Tyson had also planned to build a new poultry complex that included a hatchery, feed mill and processing facility just outside of Tonganoxie, Kansas, in Leavenworth County. However, a grass roots campaign, led by Citizens Against Project Sunset (CAPS), and organized by residents concerned about the negative environmental and economic impact of the facilities on the community started opposing the project. CAPS launched a website (www.nototyson.com), started a social media campaign opposing the project and distributed yard signs that read “No Tyson in Tongie.”
Production capacity at the facility was estimated at 1.25 million chickens per week when the plant became fully operational. But in September, Springdale, Arkansas-based Tyson announced plans to put the project on hold while considering other locations after county commissioners in Leavenworth County voted to rescind a resolution of intent to approve revenue bonds totaling $500 million to support construction of the complex.

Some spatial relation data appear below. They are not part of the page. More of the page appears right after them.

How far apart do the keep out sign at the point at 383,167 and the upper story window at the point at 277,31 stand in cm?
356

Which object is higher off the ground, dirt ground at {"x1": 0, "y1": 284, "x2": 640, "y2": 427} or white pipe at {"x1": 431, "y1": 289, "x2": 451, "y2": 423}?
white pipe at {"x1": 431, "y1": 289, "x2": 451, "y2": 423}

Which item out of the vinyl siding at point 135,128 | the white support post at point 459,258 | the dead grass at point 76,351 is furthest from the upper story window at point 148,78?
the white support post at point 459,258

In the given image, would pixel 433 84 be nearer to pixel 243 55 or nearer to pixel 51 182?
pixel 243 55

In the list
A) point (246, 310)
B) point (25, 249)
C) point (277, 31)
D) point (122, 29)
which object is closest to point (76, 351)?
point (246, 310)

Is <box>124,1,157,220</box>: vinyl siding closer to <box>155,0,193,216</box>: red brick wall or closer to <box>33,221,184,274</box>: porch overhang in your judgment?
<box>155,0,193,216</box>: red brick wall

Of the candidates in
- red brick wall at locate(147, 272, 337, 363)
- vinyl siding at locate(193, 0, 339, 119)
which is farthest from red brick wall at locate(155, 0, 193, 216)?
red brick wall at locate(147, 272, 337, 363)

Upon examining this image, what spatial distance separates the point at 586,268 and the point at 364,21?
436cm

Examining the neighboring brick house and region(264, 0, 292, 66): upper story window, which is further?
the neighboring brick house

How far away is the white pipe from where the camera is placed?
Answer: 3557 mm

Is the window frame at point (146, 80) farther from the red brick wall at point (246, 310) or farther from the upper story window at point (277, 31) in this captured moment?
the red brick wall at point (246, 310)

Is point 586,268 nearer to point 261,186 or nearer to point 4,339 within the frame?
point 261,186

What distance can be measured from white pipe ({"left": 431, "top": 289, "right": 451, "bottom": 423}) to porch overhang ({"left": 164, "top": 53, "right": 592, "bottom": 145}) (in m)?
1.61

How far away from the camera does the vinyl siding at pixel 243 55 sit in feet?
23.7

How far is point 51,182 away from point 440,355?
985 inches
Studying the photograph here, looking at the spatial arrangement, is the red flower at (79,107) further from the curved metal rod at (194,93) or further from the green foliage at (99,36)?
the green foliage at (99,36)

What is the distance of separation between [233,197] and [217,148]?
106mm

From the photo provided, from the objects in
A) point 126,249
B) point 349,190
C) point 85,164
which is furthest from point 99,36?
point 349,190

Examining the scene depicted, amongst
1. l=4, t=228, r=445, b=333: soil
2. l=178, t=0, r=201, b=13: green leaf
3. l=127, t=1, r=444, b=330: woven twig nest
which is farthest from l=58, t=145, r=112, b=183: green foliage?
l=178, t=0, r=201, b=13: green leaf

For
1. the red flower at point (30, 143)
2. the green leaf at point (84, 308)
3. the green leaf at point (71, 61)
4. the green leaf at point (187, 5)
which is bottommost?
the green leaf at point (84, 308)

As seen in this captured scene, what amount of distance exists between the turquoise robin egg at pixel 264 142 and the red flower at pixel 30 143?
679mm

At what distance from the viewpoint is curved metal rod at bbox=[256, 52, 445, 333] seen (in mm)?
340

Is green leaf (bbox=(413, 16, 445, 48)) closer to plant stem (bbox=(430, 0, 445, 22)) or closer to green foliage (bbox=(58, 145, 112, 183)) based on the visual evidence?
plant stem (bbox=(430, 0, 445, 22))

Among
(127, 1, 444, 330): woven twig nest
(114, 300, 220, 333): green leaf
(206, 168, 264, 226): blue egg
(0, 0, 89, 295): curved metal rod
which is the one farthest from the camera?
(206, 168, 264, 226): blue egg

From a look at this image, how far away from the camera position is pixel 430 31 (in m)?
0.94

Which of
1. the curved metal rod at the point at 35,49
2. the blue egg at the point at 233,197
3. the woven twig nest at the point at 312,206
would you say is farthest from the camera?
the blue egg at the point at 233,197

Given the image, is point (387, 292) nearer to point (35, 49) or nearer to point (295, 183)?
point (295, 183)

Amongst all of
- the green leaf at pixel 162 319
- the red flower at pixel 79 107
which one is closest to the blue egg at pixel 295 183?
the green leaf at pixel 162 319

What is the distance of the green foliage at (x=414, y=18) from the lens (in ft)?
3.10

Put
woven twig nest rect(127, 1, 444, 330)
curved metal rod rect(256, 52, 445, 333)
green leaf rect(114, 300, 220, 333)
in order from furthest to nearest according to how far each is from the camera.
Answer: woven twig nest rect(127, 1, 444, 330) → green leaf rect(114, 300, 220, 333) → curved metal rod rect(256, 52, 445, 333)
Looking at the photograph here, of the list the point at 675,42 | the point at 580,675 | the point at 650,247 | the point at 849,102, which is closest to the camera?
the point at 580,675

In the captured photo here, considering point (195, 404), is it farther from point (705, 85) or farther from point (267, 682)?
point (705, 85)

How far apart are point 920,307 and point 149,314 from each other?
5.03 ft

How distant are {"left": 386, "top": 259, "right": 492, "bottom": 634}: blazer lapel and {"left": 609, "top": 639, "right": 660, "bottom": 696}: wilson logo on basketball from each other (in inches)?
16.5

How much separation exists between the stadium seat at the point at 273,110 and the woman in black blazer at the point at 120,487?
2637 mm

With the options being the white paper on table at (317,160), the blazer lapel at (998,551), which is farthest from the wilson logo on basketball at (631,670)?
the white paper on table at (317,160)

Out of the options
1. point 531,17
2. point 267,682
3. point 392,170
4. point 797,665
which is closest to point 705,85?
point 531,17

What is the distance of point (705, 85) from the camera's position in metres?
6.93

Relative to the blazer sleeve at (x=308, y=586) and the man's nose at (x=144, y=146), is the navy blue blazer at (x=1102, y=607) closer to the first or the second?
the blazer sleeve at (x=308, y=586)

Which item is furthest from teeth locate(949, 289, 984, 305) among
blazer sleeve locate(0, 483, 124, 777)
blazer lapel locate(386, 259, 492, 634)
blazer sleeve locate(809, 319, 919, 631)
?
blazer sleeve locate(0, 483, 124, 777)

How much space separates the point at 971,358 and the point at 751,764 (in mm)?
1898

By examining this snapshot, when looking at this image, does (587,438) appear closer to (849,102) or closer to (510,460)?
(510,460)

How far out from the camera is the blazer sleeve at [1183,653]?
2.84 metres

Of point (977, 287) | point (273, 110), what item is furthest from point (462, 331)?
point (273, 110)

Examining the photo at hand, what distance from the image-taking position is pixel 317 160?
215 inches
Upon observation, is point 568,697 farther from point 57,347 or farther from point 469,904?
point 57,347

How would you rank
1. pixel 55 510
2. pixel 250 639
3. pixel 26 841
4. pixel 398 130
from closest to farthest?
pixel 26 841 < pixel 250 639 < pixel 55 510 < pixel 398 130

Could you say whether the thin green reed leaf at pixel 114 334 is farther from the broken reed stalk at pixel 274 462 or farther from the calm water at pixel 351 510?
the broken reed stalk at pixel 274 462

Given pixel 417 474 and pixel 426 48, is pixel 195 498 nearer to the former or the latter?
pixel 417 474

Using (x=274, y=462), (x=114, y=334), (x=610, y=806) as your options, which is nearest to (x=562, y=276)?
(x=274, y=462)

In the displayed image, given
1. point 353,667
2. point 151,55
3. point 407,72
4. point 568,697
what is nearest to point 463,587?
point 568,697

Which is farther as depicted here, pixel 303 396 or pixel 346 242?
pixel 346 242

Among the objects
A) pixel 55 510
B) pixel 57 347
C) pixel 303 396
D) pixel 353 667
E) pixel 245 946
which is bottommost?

According to the open letter released by Tyson on Sept. 19, the company still has interest in Leavenworth County, but will “prioritize the other locations in Kansas and other states that have expressed support.”
Smithfield expansion and acquisition
In August of this year, Smithfield Foods Inc. announced new construction and expansion at its Tar Heel, North Carolina, processing facility. The company will build a new distribution center and expand its blast cell cold storage at an estimated cost of $100 million. To bring the two projects to fruition will require approximately 250 new jobs. Currently the Tar Heel plant, one of the largest pork processing facilities in the world, employs almost 5,000 and processes over 30,000 hogs a day.
“This expansion reflects the promising new era we’re experiencing at Smithfield,” said Kenneth Sullivan, president and CEO at Smithfield. “It supports our continued growth and helps us better serve our customers by providing additional capacity and optimizing our distribution footprint.”
Both projects are now underway and Smithfield estimates completion by fall of 2018 with the new distribution center covering 500,000 sq. ft. and 47,000 pallet positions. The expansion of the blast cell cold storage expansion will increase the company’s capacity by 140 million lbs.
“At Smithfield, we’re constantly evaluating strategies to achieve greater operational efficiencies and make our supply chain more sustainable,” said Dennis Organ, senior vice president, supply chain and direct store delivery (DSD) for Smithfield Foods. “This project will help us accomplish both goals while better serving our customers in the southeastern US.”
Smithfield is also expanding its international operations through acquisition. Smithfield’s parent company, WH Group Ltd. announced on Sept. 25 that Smithfield Foods acquired three pork processing plants and five distribution centers in Romania with the acquisition of Elit SRL and Vericom SRL, for an undisclosed amount contingent on anti-monopoly approval from regulators.
In a published statement, WH Group stated the two companies have the capacity to produce up to 45,000 metric tons, although current production is about 25,000 metric tons. That production currently serves over 12,000 customers in the Romanian distribution network.
“The group expects the acquisitions to give Smithfield a leading position in the Romanian packaged meats market with a branded portfolio of products sold in the higher-margin traditional channel,” according to WH Group.